Identifying, characterizing and preserving pathogen strains causing potato common scab in North America. There are no reliable methods for controlling common scab disease, which causes quality losses in root and tuber crops, especially potatoes, and has become increasingly troublesome for northeastern and Midwest potato growers in recent years. With the cooperation of potato growers and research personnel, a research collection of the pathogenic bacteria associated with potato common scab in North America was assembled during the last 7 years. Characterization of the collection revealed a number of species (in the genus Streptomyces) associated with the disease. Pathogenic strains showed unexpectedly dynamic variation in gene content associated with pathogenicity, which may provide an explanation for differences in disease pressure in different potato-growing regions. Pathogenic variation poses challenges in developing strategies to control the disease. The survey is the most extensive conducted anywhere in the world to date. This molecularly characterized and preserved Streptomyces research collection is available to other researchers interested in population biology studies and tracing the evolutionary history and spread of common scab-associated Streptomyces. There are also potential applications in identification of new antimicrobial products. Identifying and characterizing the diversity of pathogens causing the disease provides essential information for developing new disease control methods, selecting appropriate potato cultivars to plant in a location, and breeding or testing for common scab disease resistance.

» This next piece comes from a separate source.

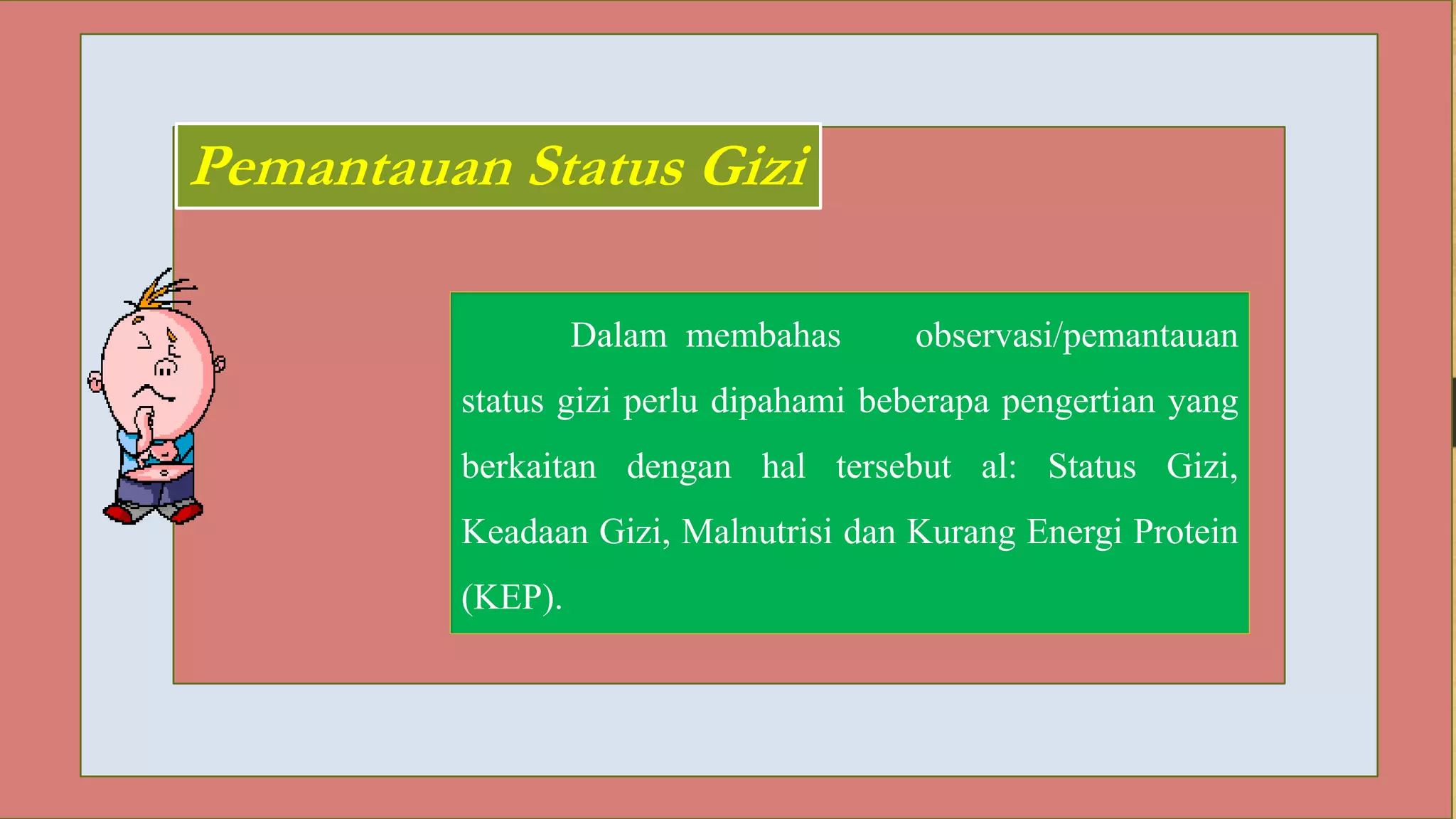 Pemantauan Status Gizi

Dalam membahas observasi/pemantauan status gizi perlu dipahami beberapa pengertian yang berkaitan dengan hal tersebut al: Status Gizi, Keadaan Gizi, Malnutrisi dan Kurang Energi Protein (KEP).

Chen, C., Sheu, Z., Wang, T., Black, L.L., Perez, F.G., Deahl, K.L. 2009. Phenotypic and Genotypic Changes in the Phytophthora infestans Population in Taiwan - 1991 to 2006. Journal of Phytopathology. 157:248-255.
Driscoll, J., Coombs, J., Hammerschmidt, R., Kirk, W., Wanner, L.A., Douches, D. 2009. Greenhouse and Field Nursery Evaluation for Potato Common Scab Tolerance in a Tetraploid Population. American Journal of Potato Research. 86:96-101.
Fravel, D.R., Moravec, B.C., Jones, R.W., Costanzo, S. 2008. Characterization of two ABC transporters from biocontrol and phytopathogenic fusarium oxysporus. Physiological and Molecular Plant Pathology. 73:2-8.